WORK TO DO:
1 – In the relationship advice text below, who is always the one to make contact?
2 – Reproduce word for word the part of the relationship advice text between "You guys are" and "him or not?", inclusive.

TEXT SEGMENT:
^^^^

You’re both doing the relationship thing by communicating nearly every day and by now, I’m sure you have all of your inside jokes that couples share and favorite places and things to do. However, he’s just not available and neither are you.

How do you really feel about him?

You guys are talking about love and missing each other, but you still keep each other at arm’s length. And by your own admission, he’s always the one to contact you. If he doesn’t text or call, then the communication stops. You know how you are from previous relationships so you’re purposefully holding yourself back.

…but then there are these pesky feelings about him that you don’t know what to do with…

Now for the questions you need to ask yourself:

  • So do you love him or not?
  • He’s obviously datable material, but is he (or could he be) relationship material?
  • Does he have his life together or is he managing it the same way he’s managing this relationship?
  • Do you guys do things other than hang out and have sex or are you most likely a booty call?
  • Could he commit to just one person?
  • Can you commit to just one person?
  • Can you handle a relationship?

If you’re not positive that you want to keep this guy in your life, then making a big deal out of it is just needless drama, but if you want to keep him around, then there are a bunch of things you need to do. Yes YOU!

^^^^

ITEMS:
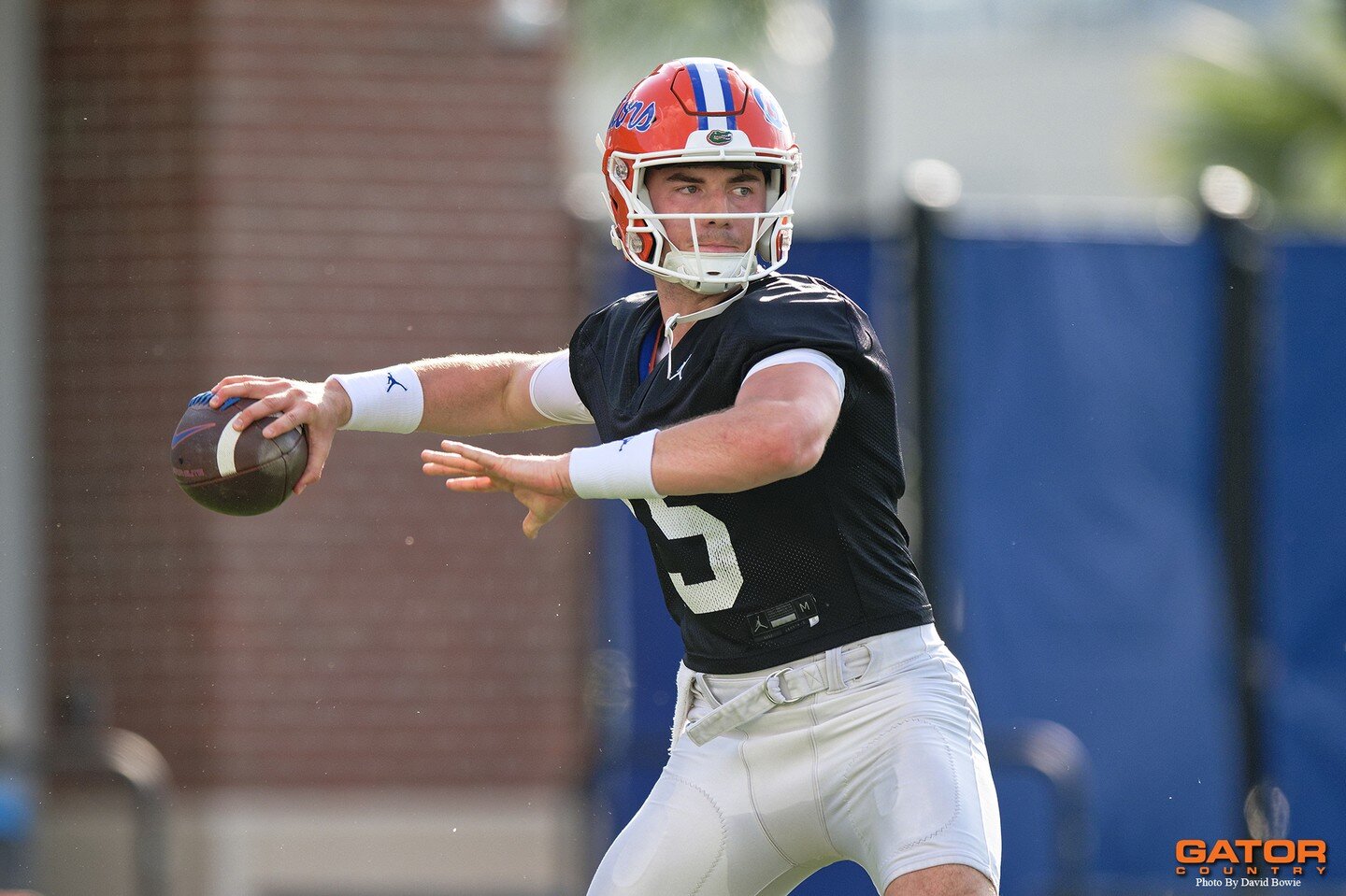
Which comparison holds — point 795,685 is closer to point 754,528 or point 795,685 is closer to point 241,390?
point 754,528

^^^^

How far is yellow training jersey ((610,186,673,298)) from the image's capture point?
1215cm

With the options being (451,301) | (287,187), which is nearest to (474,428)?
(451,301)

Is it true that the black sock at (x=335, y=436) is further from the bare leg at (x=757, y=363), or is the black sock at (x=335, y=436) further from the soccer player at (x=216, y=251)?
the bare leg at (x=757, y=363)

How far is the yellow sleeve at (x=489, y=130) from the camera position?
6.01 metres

^^^^

TASK SOLUTIONS:
1 – He is always the one to contact you.

2 –
You guys are talking about love and missing each other, but you still keep each other at arm’s length. And by your own admission, he’s always the one to contact you. If he doesn’t text or call, then the communication stops. You know how you are from previous relationships so you’re purposefully holding yourself back.

…but then there are these pesky feelings about him that you don’t know what to do with…

Now for the questions you need to ask yourself:

  • So do you love him or not?